Talvez nunca tenha havido uma quantidade tão pequena de palavras usadas para virar o mundo inteiro de ponta-cabeça.
Aqui vemos a arquitetura plenamente revolucionária de uma nova forma de ver as pessoas.
Conhecer Cristo crucificado mudou a forma como Paulo vê o "útil".
Paulo deseja que Filemom reorganize completamente seu lar e não só Filemom, porque não se tratava de uma carta privada. Ele não se dirige apenas a Filemom, mas também à "irmã Áfia", presumivelmente outra líder da igreja; a "Arquipo, nosso companheiro de lutas", cujo nome implica que ele supervisiona um regimento de cavalaria; e toda a igreja que se reúne na casa de Filemom (v.2). Todos deveriam receber o escravo fugido com o mesmo amor pessoal e a mesma atenção, como se seu irmão, apóstolo, companheiro e amigo Paulo estivesse passando pelas portas.
Existem muitos inúteis no meio de nós, pessoas consideradas assim pela sociedade em que estamos, inclusive.

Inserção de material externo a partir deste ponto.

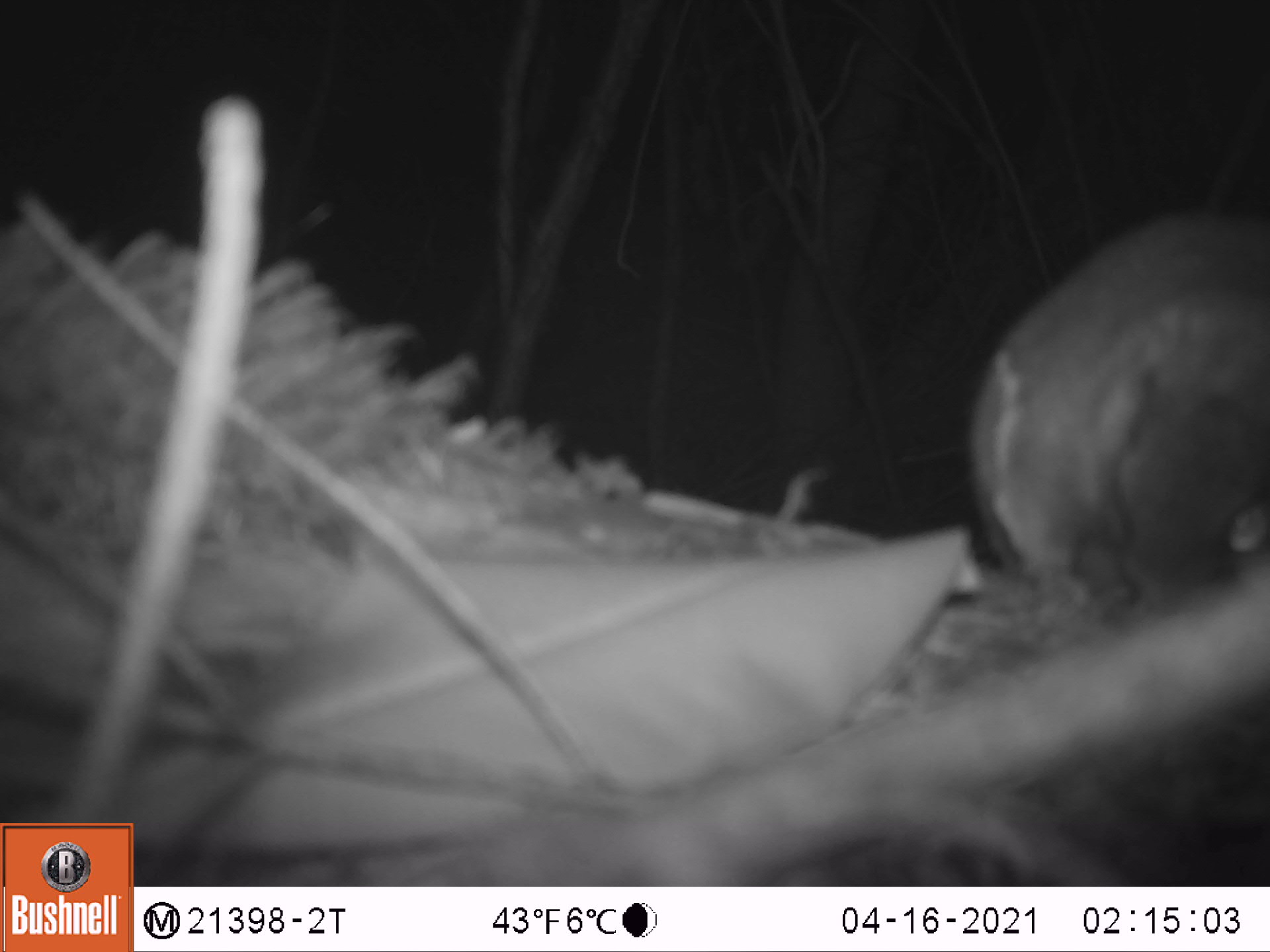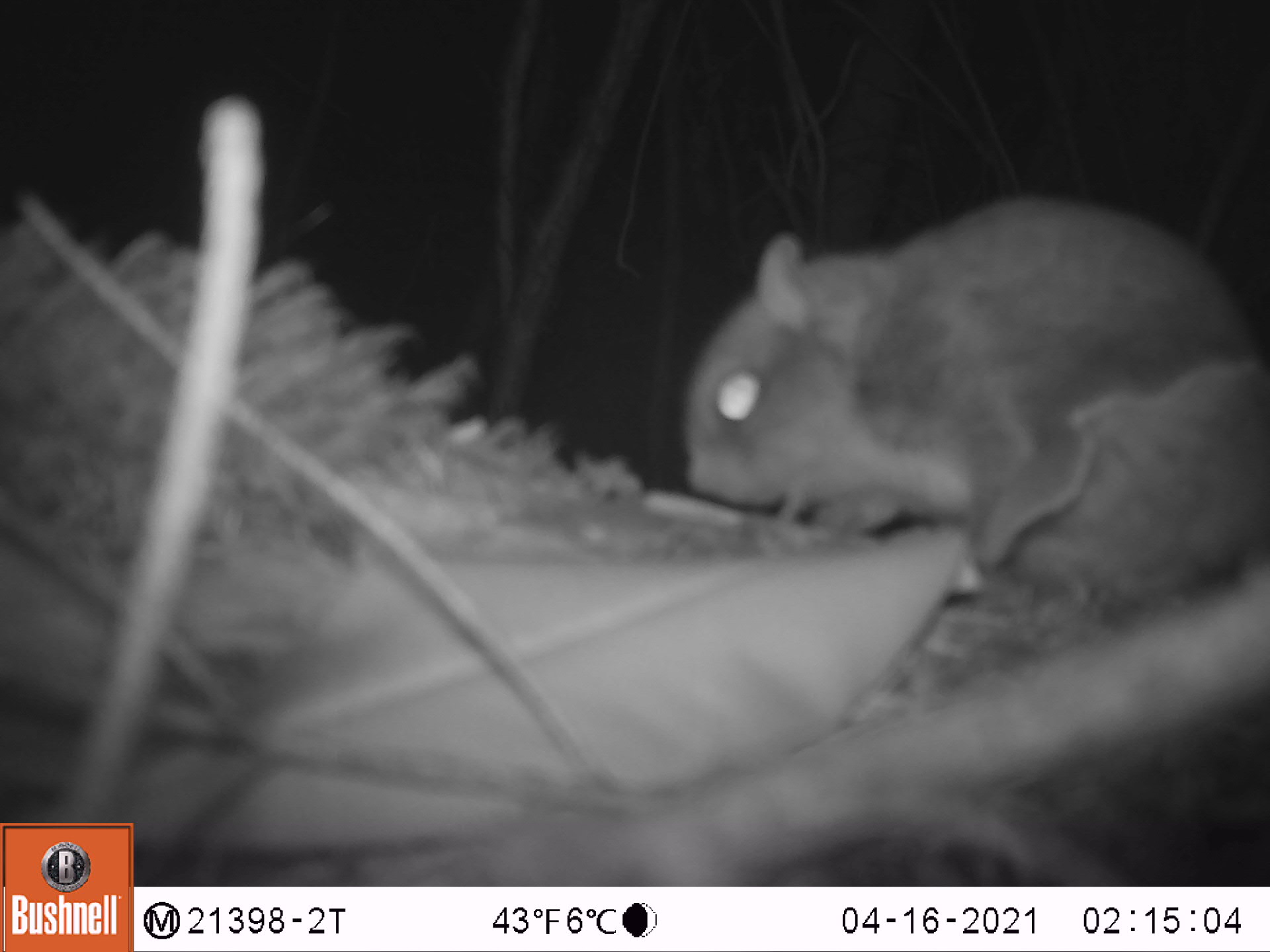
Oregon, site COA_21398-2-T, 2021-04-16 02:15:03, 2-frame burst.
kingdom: Animalia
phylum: Chordata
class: Mammalia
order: Rodentia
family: Sciuridae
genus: Glaucomys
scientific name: Glaucomys oregonensis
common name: humboldt's flying squirrel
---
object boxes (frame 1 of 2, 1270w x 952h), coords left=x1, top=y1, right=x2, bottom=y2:
humboldt's flying squirrel: left=934, top=200, right=1262, bottom=609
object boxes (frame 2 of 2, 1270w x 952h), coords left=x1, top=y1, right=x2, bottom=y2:
humboldt's flying squirrel: left=679, top=141, right=1264, bottom=620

Em uma economia que nos avalia e remunera em termos impessoais, os membros mais relevantes, aqueles que mais importam, para toda a nossa realização, são aqueles que Mamom não considera úteis.
São os inúteis que mais importam, porque se eles forem pessoas recebidas e honradas em nossos lares, todos estaremos livres da necessidade de sermos úteis.
Se as pessoas de maior valor forem aquelas que não são capazes de ganhar dinheiro, e talvez nem de gastá-lo, então nós também estamos livres de servir a Mamom.
Para o florescimento tudo depende dos inúteis, aqueles que são incapazes de fazer valer o preço do dinheiro.